### Exercice a
Relevez toutes les organisations désignées par leur nom dans l'extrait à lire ci-dessous.

### Extrait à lire
==================================================

#12 - L'été fait son coming août
Il fait lourd en ce moment non ? C'est bien qu'il pleuve, ça rafraîchit un petit peu les températures. Après, pas trop non plus, sinon les enfants ils profitent pas avant la rentrée
Déjà douzième numéro, déjà un bon gros tour de calendrier. Si vous êtes arrivé jusque là, franchement bravo. Le précédent numéro faisait 18 556 caractères et vous avez tout lu (ou pas), ça se fête. Et si vous lisez depuis le début, ça fait… Bon on va juste multiplier le nombre précédent par 11 et dire que ça fait 204 116 caractères, la flemme, vous comprenez.
Et pendant ce temps, les scénaristes font toujours la grève, les données de 10 millions de personnes à Pôle Emploi sont vendus 900 euros (le gars n’a pas fait l’affaire du siècle, si vous voulez mon avis) et Elon Musk fait toujours n’importe quoi avec son réseau social. Une période estivale pas si tranquille, mais qui aura offert côté cinéma une variété assez impressionnante de films, pendant que les gamers se font plaisir sur un certain jeu de rôle PC qui met de l’importance sur une certaine porte, allez savoir pourquoi.
La grève des scénaristes, portée par la WGA et la SAG-AFTRA, n’est pas prête de se terminer, étant donné que les revendications ne sont toujours pas sérieusement discutées. Les acteurs.rices s’étant joints à la cause, hors de question pour eux de s’impliquer dans une quelconque promotion pour un film qui s’apprête à sortir. Les futurs blockbusters commencent à flancher, et Dune 2 est le premier à se voir être repoussé à mars 2024, le temps que les choses se calment et que la promotion puisse se faire normalement. Une première décision probablement suivie par d’autres, et qui risque de faire enfin pencher la balance en faveur des grévistes si les studios tiennent à sortir leurs films dans de bonnes conditions.

==================================================

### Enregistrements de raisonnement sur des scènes
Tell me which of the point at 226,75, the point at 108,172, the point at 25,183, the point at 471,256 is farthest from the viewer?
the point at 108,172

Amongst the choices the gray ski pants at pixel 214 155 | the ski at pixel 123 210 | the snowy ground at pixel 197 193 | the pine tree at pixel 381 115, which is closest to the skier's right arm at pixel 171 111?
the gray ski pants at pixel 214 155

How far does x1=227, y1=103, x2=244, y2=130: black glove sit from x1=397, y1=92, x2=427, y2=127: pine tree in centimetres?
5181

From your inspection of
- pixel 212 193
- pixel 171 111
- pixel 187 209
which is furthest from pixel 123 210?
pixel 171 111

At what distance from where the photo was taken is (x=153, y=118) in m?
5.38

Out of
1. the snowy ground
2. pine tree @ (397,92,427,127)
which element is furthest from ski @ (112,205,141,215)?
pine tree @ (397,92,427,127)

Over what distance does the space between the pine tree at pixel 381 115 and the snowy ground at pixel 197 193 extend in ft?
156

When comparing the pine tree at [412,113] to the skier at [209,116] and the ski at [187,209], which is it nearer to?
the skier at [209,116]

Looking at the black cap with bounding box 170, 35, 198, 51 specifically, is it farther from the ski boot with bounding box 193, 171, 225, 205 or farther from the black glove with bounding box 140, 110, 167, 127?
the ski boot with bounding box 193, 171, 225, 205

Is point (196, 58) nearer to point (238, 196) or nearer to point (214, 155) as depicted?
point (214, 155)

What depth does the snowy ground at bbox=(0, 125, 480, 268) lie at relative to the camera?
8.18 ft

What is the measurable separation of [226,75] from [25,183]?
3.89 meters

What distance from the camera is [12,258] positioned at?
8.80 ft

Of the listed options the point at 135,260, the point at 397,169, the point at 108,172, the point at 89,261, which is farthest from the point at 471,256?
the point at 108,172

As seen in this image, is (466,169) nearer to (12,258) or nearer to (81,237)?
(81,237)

==================================================

### Exercice b
Indiquez combien de lignes des enregistrements ci-dessus contiennent la chaîne "snowy", en respectant la casse.

### Réponse attendue a
Pôle Emploi, la WGA, la SAG-AFTRA

### Réponse attendue b
4